#### PASSAGE PROVIDED:

= Beginning of Section =

Showing posts with label journal of luke kirby. Show all posts
Showing posts with label journal of luke kirby. Show all posts

Thursday, October 4, 2007

24. From the Mixed-Up Files of the Men in Black

By September 1995, 2000 AD has settled into one of what my son would tell you is one of the comic's all-time best lineups. I would not necessarily agree, but it does contain two Judge Dredd episodes, both written by John Wagner, with art by Carlos Ezquerra and Andrew Currie. The first one is part of a major new story called "Bad Frendz." It introduces an untouchable kingpin named Nero Narcos and his supposedly charitable Frendz organization. The Frendz will prove to be the major ongoing subplots in Mega City-One for the next several years, with quite a few cases taking surprise detours when a hidden connection to the Frendz comes to light.

= End of Section =

#### DATA PROVIDED:
= Beginning of Section =

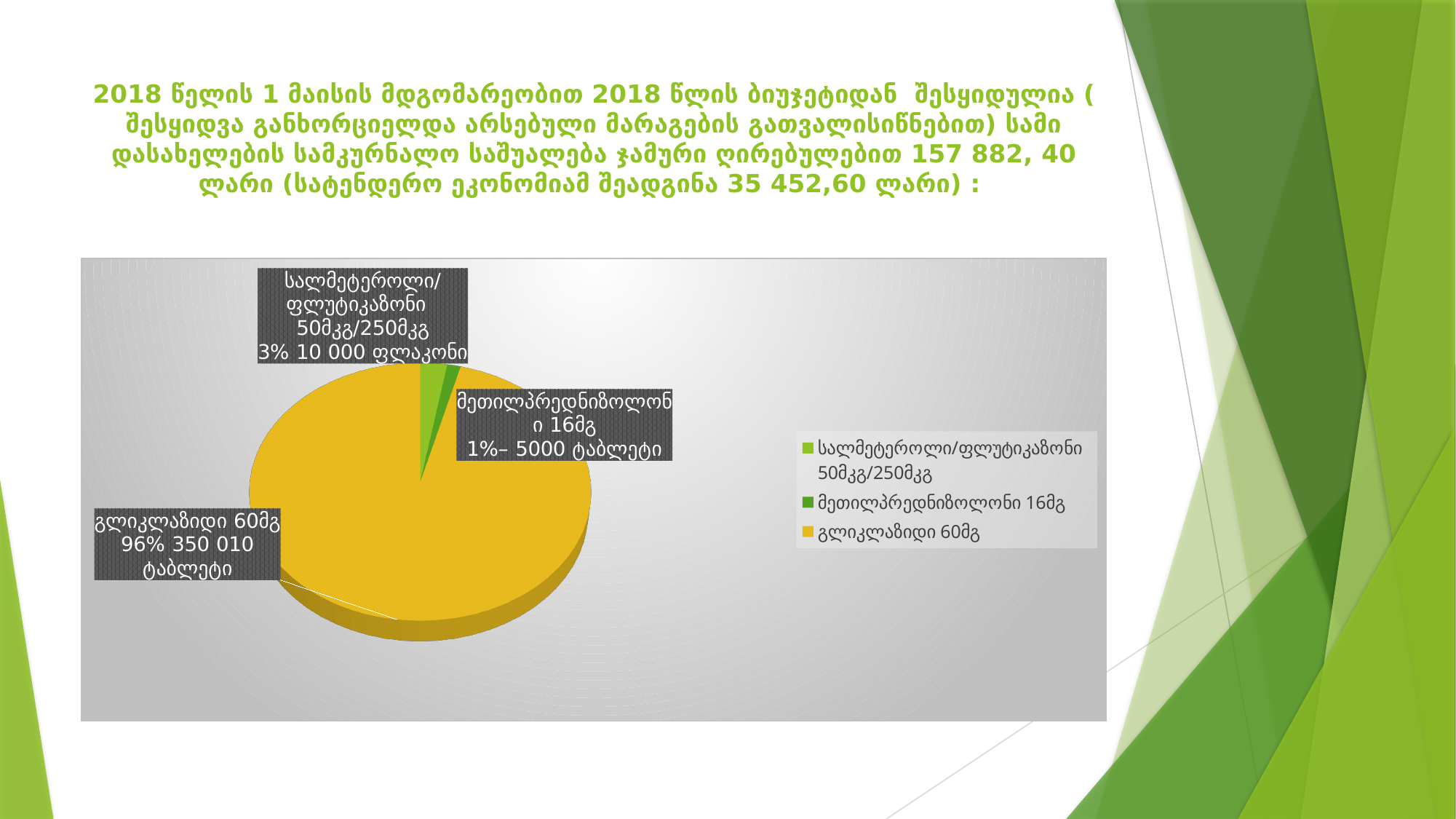
What quantity is shown in the data label for მეთილპრედნიზოლონი 16მგ? 5000 ტაბლეტი Which slice of the pie chart is the largest? გლიკლაზიდი 60მგ What share of the pie does მეთილპრედნიზოლონი 16მგ represent? 1% Which slice of the pie chart is the smallest? მეთილპრედნიზოლონი 16მგ What kind of chart is shown on the slide? pie chart What colour is the slice for გლიკლაზიდი 60მგ in the pie chart? yellow What share of the pie does გლიკლაზიდი 60მგ represent? 96% What quantity is shown in the data label for სალმეტეროლი/ფლუტიკაზონი 50მკგ/250მკგ? 10 000 ფლაკონი What quantity is shown in the data label for გლიკლაზიდი 60მგ? 350 010 ტაბლეტი How many slices does the pie chart have? 3 How many entries does the legend of the pie chart list? 3 What share of the pie does სალმეტეროლი/ფლუტიკაზონი 50მკგ/250მკგ represent? 3%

= End of Section =

#### WHAT THE TASK REQUIRES:
From the 2000 AD blog post above, write out the passage word for word, beginning at "24. From the" and stopping after "comes to light.".

#### SOLUTION:
24. From the Mixed-Up Files of the Men in Black

By September 1995, 2000 AD has settled into one of what my son would tell you is one of the comic's all-time best lineups. I would not necessarily agree, but it does contain two Judge Dredd episodes, both written by John Wagner, with art by Carlos Ezquerra and Andrew Currie. The first one is part of a major new story called "Bad Frendz." It introduces an untouchable kingpin named Nero Narcos and his supposedly charitable Frendz organization. The Frendz will prove to be the major ongoing subplots in Mega City-One for the next several years, with quite a few cases taking surprise detours when a hidden connection to the Frendz comes to light.